Directions for this task —
Print the records below exactly as they appear. Omit all pictures.

____

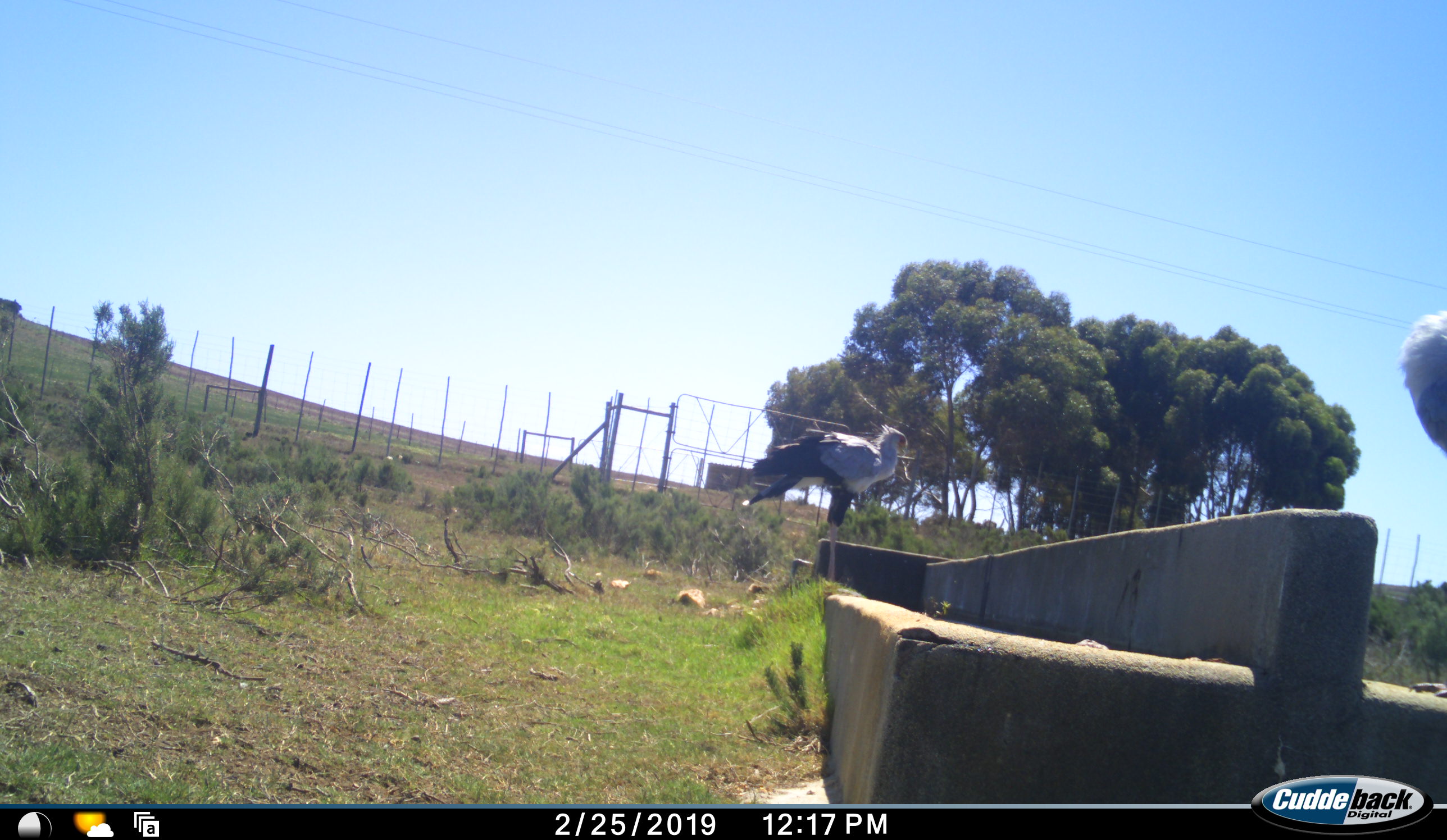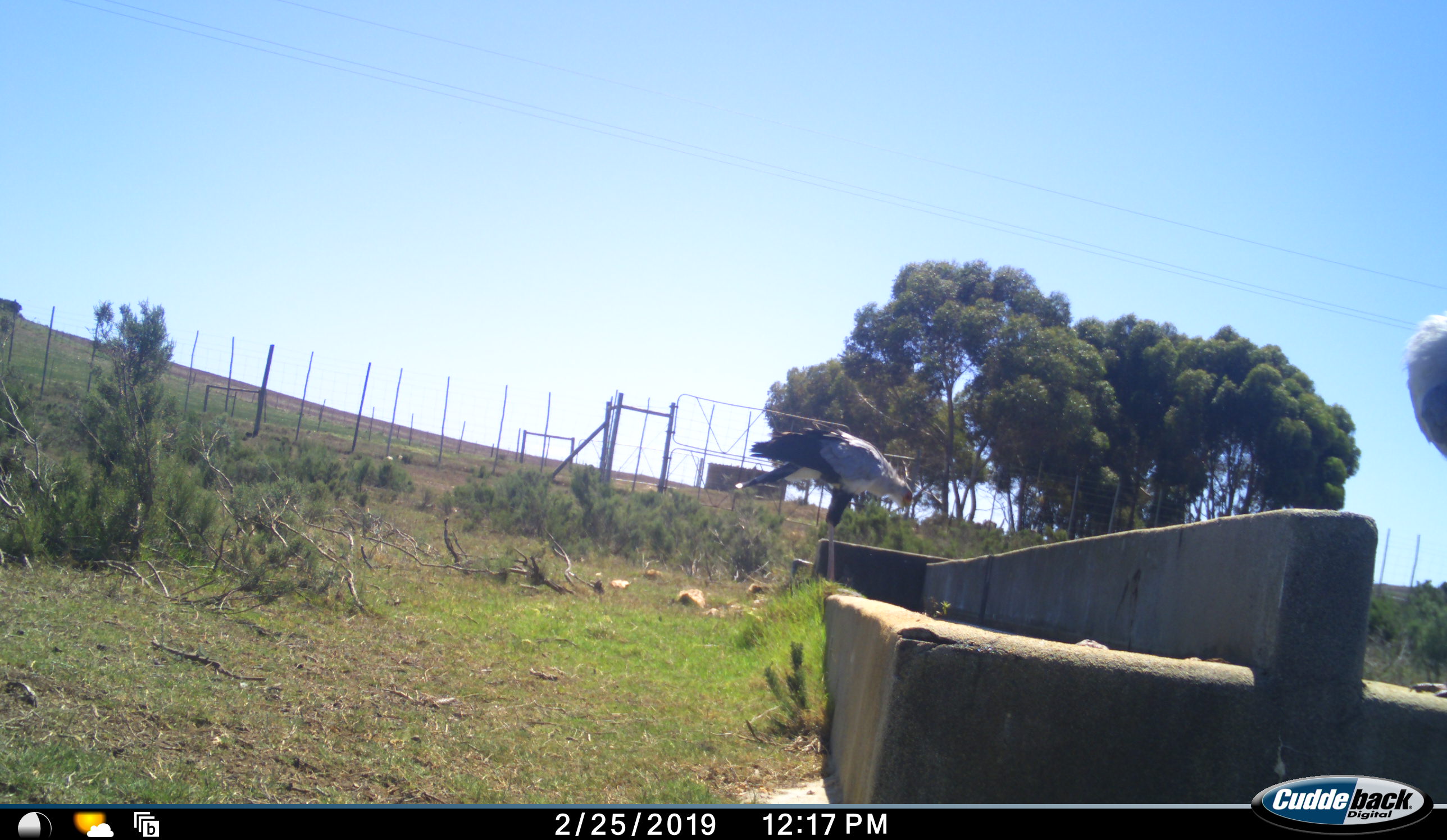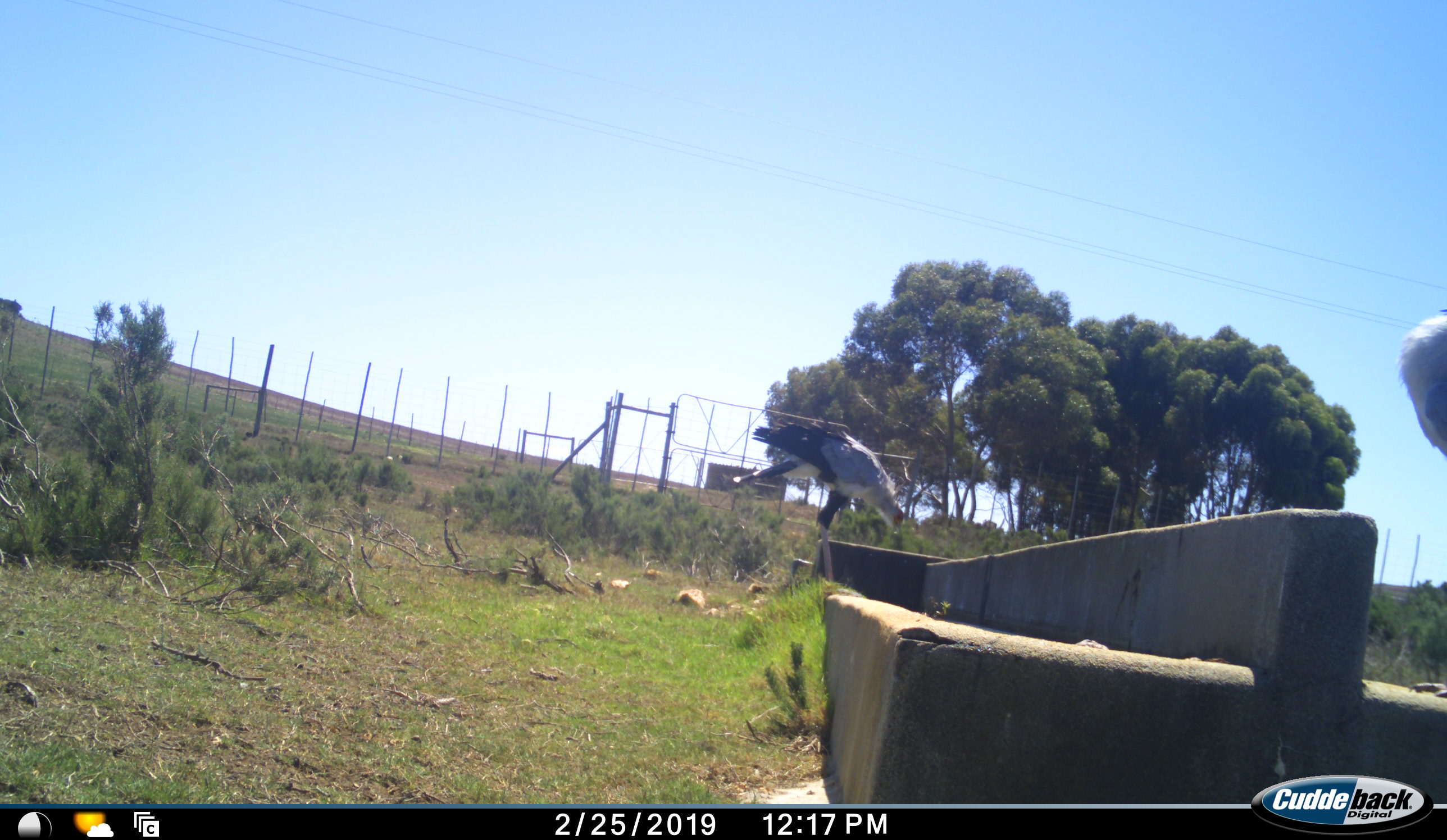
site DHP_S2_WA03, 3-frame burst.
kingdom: Animalia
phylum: Chordata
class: Aves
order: Accipitriformes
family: Sagittariidae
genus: Sagittarius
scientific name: Sagittarius serpentarius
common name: secretarybird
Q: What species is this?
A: Secretarybird (Sagittarius serpentarius).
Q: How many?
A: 2.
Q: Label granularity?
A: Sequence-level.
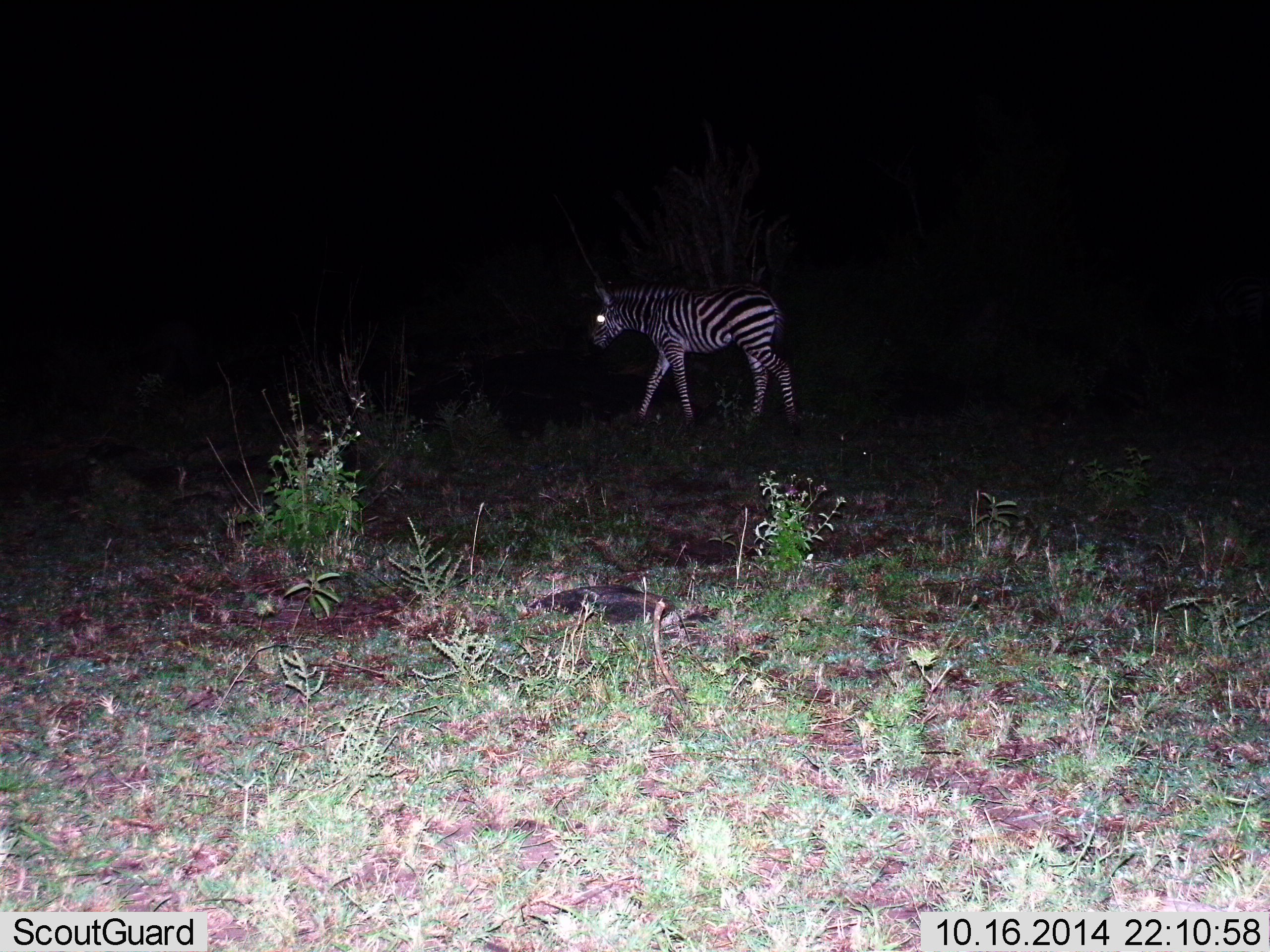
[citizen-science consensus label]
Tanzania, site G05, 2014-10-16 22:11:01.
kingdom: Animalia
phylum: Chordata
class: Mammalia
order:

____

Solved exercise —
site DHP_S2_WA03, 3-frame burst.
kingdom: Animalia
phylum: Chordata
class: Aves
order: Accipitriformes
family: Sagittariidae
genus: Sagittarius
scientific name: Sagittarius serpentarius
common name: secretarybird
Q: What species is this?
A: Secretarybird (Sagittarius serpentarius).
Q: How many?
A: 2.
Q: Label granularity?
A: Sequence-level.
[citizen-science consensus label]
Tanzania, site G05, 2014-10-16 22:11:01.
kingdom: Animalia
phylum: Chordata
class: Mammalia
order:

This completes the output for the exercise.